____ Document text

New emails obtained by the Sierra Club have revealed that the Environmental Protection Agency has taken secrecy and caution to an extreme when it comes to appearances by EPA Administrator Scott Pruitt, not out of concerns about safety—as the agency has insisted—but out of a desire to protect Pruitt from difficult questions and bad press.
The emails, which come from 10,000 documents released through a freedom of information lawsuit, gave insight into the discussions in which EPA officials planned to tightly control the environment of all appearances and balked from any that appeared to become too public. According to the New York Times, they show instances in which officials mandated audience members only ask questions written and approved ahead of time by the EPA in what was otherwise ostensibly a public meeting; postponed releasing information about events until they were over; conducted damage control when reporters found out about an appearance before it happened; attempted to exert more control over the Freedom of Information Act process; and otherwise cracked down on opportunity for public scrutiny.
The officials even divided all potential attendees of any events as “friendly” and “unfriendly” as ways of planning how tightly to control them. Pruitt has been known for his secrecy, which both in part arises from and contributes to his large number of scandals. He refuses to hold press conferences and has attempted to keep his schedule a secret. In large part the agency has justified these practices by citing “unprecedented” numbers of threats against Pruitt and the agency.

________
____ Raw data

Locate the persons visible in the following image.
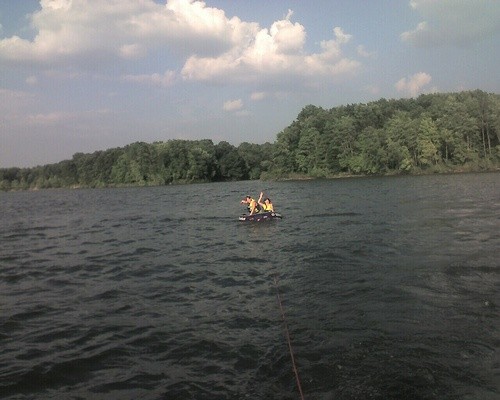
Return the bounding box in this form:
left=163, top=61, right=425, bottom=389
left=240, top=195, right=260, bottom=216
left=257, top=192, right=274, bottom=212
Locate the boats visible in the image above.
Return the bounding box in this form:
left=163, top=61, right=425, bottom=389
left=239, top=213, right=283, bottom=222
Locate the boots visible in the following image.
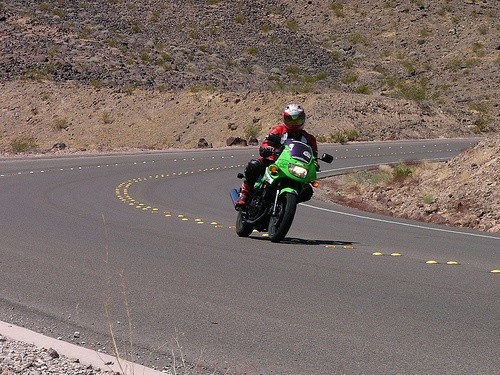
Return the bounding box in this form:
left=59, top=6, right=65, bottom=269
left=234, top=180, right=250, bottom=206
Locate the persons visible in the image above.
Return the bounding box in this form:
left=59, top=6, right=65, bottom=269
left=235, top=104, right=320, bottom=210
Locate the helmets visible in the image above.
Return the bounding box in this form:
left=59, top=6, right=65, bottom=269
left=283, top=104, right=306, bottom=132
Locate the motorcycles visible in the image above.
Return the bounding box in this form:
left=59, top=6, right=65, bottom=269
left=227, top=138, right=335, bottom=243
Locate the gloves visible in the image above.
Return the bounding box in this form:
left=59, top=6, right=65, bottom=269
left=259, top=146, right=275, bottom=158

________

Problem to work on — Reproduce the passage of the EPA emails article between "The emails, which" and "for public scrutiny.", inclusive.

Solution to this exercise —
The emails, which come from 10,000 documents released through a freedom of information lawsuit, gave insight into the discussions in which EPA officials planned to tightly control the environment of all appearances and balked from any that appeared to become too public. According to the New York Times, they show instances in which officials mandated audience members only ask questions written and approved ahead of time by the EPA in what was otherwise ostensibly a public meeting; postponed releasing information about events until they were over; conducted damage control when reporters found out about an appearance before it happened; attempted to exert more control over the Freedom of Information Act process; and otherwise cracked down on opportunity for public scrutiny.